Q: You often reflect on trade-offs in software design. How does that mindset influence how you approach Python around models?

I try to never make a design decision without asking: what am I trading away? That mindset applies whether I’m designing a Python library or writing a 20-line script. The most important trade-off I keep coming back to is the right level of abstraction. Too low, and the code becomes painful to use; reading a dfs file used to require around 50 lines of boilerplate. Too high, and you lose composability.

MIKE IO was designed to hit that balance; a single line to read a file but built on top of pandas, so the pieces connect naturally to the rest of the ecosystem. Pandas is basically like a Swiss army knife of tools related to tabular data like database tables, Excel files).

I don’t subscribe to the “Not Invented Here” mindset where developers avoid using external libraries or tools, but I think hard before introducing a new dependency. Every dependency is a trade-off too.

Q: What challenges have you seen when Python is used in modelling workflows?

The challenges are real, especially when people are coming from GUIs and Excel. Scripts written for yourself tend to have hardcoded paths, assumptions that only make sense on your own machine, and no error handling. They work once, for you, and then become a burden for anyone else who tries to use them. There’s also a learning curve that’s easy to underestimate; Python looks approachable but writing code that others can read and reuse is a different skill from writing code that just runs. I’ve seen a lot of scripts that solved the right problem but couldn’t outlive the person who wrote them.
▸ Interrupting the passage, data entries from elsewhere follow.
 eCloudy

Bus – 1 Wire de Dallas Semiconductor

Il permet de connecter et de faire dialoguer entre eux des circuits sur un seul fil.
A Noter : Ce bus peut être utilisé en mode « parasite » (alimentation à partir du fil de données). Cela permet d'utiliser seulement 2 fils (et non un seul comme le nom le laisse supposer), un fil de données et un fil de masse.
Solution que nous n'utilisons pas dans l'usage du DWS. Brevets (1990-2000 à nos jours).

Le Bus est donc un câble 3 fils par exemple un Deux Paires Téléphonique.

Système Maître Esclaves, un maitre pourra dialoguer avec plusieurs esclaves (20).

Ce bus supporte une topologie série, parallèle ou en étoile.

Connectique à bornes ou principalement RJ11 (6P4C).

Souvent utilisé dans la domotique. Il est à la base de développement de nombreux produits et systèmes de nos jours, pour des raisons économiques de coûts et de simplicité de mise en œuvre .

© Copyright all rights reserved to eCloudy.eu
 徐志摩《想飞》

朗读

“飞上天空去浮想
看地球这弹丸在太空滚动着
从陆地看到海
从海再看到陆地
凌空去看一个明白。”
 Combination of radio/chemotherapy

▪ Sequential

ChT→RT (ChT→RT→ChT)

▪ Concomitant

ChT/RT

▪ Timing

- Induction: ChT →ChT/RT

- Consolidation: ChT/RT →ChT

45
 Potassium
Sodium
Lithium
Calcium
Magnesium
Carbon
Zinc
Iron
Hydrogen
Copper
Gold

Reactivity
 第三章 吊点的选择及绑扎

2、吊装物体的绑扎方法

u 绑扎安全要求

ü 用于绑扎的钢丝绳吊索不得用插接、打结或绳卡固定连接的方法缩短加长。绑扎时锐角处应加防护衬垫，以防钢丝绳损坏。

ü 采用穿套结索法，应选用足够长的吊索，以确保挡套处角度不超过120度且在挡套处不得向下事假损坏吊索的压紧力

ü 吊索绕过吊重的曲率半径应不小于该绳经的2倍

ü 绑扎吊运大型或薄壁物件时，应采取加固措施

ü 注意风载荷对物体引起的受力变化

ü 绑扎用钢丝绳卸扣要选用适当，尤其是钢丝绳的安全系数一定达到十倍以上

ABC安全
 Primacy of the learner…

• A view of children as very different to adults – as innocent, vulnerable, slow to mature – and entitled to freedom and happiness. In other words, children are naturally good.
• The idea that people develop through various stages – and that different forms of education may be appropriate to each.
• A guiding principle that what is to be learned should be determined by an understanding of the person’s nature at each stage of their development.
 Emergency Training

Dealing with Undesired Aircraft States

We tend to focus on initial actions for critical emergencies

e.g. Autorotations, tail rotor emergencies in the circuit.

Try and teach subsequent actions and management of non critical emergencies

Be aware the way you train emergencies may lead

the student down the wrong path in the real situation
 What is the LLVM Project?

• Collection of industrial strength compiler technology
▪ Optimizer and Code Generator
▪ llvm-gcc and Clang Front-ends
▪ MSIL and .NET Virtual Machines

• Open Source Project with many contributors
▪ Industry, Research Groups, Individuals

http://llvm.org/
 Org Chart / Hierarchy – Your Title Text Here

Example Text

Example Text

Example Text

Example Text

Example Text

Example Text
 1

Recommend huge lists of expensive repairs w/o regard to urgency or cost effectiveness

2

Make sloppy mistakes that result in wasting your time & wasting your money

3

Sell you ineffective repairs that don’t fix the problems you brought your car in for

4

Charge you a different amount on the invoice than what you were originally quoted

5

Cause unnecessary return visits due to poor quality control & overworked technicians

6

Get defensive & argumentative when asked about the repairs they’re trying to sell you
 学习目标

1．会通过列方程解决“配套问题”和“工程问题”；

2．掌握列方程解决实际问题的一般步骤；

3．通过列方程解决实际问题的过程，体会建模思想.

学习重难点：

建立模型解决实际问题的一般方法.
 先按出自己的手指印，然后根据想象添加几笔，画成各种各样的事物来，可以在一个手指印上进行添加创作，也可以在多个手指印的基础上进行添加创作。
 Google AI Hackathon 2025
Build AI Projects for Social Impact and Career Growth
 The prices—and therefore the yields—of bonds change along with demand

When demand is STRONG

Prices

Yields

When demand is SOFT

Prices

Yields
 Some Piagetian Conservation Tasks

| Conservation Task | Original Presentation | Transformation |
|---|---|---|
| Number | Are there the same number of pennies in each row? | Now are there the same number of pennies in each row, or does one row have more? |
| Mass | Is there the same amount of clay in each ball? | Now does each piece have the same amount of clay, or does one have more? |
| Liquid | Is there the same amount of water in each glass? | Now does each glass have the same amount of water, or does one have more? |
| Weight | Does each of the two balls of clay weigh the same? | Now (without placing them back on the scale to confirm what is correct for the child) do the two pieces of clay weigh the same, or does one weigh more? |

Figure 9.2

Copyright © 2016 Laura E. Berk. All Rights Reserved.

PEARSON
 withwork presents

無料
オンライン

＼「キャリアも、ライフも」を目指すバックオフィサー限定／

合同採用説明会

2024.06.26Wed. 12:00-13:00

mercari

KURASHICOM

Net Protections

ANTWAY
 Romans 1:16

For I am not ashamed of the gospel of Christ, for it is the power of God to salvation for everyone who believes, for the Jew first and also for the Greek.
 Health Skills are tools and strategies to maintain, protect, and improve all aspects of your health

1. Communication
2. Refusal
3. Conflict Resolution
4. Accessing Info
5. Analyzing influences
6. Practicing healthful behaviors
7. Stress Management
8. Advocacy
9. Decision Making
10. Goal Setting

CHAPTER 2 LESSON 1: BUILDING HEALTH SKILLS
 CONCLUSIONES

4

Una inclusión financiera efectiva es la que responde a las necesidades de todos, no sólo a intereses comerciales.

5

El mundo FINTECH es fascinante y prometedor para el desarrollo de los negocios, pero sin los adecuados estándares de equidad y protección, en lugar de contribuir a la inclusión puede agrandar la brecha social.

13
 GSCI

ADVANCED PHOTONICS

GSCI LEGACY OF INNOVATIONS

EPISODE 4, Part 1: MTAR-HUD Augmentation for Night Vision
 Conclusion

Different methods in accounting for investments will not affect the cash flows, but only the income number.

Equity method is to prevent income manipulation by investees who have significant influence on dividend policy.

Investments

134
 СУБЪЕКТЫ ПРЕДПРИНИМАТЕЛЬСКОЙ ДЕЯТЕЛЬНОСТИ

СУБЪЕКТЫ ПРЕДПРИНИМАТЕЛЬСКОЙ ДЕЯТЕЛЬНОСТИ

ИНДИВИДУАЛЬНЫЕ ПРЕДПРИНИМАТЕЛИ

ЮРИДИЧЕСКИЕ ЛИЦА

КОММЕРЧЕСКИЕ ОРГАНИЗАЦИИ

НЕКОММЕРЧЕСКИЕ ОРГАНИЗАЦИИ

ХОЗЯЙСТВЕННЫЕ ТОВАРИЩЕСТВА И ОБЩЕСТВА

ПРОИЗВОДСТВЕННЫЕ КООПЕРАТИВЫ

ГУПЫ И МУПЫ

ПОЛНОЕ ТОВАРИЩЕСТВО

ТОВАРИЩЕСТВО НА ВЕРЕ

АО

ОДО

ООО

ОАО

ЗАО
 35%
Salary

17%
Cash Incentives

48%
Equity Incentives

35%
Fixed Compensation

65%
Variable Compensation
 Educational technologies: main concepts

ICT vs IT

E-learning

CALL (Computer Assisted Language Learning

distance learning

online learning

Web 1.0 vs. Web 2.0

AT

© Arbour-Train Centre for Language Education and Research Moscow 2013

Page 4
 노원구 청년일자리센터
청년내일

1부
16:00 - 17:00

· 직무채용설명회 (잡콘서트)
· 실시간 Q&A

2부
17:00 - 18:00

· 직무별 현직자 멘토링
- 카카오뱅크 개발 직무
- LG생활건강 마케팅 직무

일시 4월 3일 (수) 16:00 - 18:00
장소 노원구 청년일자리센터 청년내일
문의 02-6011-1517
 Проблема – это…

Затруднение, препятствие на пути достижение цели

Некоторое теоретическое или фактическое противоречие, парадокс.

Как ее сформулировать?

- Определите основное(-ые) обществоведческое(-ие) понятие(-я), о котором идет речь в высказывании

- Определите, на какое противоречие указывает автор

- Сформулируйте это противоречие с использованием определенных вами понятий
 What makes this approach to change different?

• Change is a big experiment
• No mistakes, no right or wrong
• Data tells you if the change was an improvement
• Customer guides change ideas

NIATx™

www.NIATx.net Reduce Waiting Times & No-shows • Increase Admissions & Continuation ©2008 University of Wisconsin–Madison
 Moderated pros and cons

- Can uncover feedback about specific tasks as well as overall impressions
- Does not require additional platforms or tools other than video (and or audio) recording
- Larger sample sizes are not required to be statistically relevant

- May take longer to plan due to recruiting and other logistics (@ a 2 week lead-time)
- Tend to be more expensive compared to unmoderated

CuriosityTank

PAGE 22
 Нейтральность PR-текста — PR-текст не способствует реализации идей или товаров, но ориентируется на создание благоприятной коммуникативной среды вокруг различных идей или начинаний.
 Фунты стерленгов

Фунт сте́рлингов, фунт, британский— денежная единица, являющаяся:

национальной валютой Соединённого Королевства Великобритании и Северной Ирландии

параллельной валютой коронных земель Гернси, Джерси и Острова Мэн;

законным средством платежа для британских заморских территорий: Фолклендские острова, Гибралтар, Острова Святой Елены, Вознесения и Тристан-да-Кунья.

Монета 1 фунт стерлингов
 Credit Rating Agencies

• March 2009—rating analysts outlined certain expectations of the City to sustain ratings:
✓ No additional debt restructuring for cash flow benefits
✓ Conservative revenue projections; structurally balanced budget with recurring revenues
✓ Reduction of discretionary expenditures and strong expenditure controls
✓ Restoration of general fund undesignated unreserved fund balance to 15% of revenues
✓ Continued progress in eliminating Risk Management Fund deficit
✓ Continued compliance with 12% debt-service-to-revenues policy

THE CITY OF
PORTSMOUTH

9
That’s not an argument against Python; it’s an argument for investing in the basics of good scripting practice alongside the technical skills, which is something I try to actively support through knowledge sharing across the organisation and the Python community.

Q: How can Python help maintain scientific intent as modelling results are reused or revisited?

Python code is a much better record of what was done than a Word document. The assumptions are in the code, the steps are explicit, and anyone can re-run it and get the same result. A Word document describes what someone did; Python code is what they did. When modelling results need to be revisited or handed to someone else, that difference matters a lot.

Q: Python has known limitations. Why do you continue to use it in your work?

Python has real limitations. The two-language problem is a genuine one. Python is great for building workflows, but for performance-critical parts you often need another language, and managing both is a real cost. Python is slow for heavy computation, and the honest answer is that most of the fast code in Python isn’t Python at all. numpy, pytorch, and many scientific libraries are compiled code under the hood. At DHI, we do the same, with low-level C and C++ libraries handling the performance-critical parts.

There are languages I genuinely love; the elegance of dplyr and ggplot2 in R, Ruby’s beautiful syntax, Julia’s mathematical notation and clean solution to the two-language problem, and Matlab was the standard in simulation for a long time. But that comparison is almost unfair; R, Julia and Matlab win in their narrow domains precisely because they are designed for them, tailored to statistics, math or simulation.

Python wins by being good enough at everything. And collaboration matters; it would be counter-productive for me to work in a language that the people around me don’t use. Python is the de facto standard in machine learning and geospatial, and for a company like DHI, working at the intersection of water, environment and data, that’s exactly where we need to be. Geospatial is relevant to almost everything we do today; ML and agentic AI will be part of everyone’s work life very soon, and that ecosystem is built on Python. That’s not a compromise; it’s the right choice.

Python increasingly acts as the connective layer between physics-based models, machine learning and environmental data workflows.

Python is not a modelling method, but it plays an important supporting role in many workflows.

Used carefully, it can help make modelling work more transparent, repeatable and easier to revisit, which is often what determines whether modelling results remain useful over time.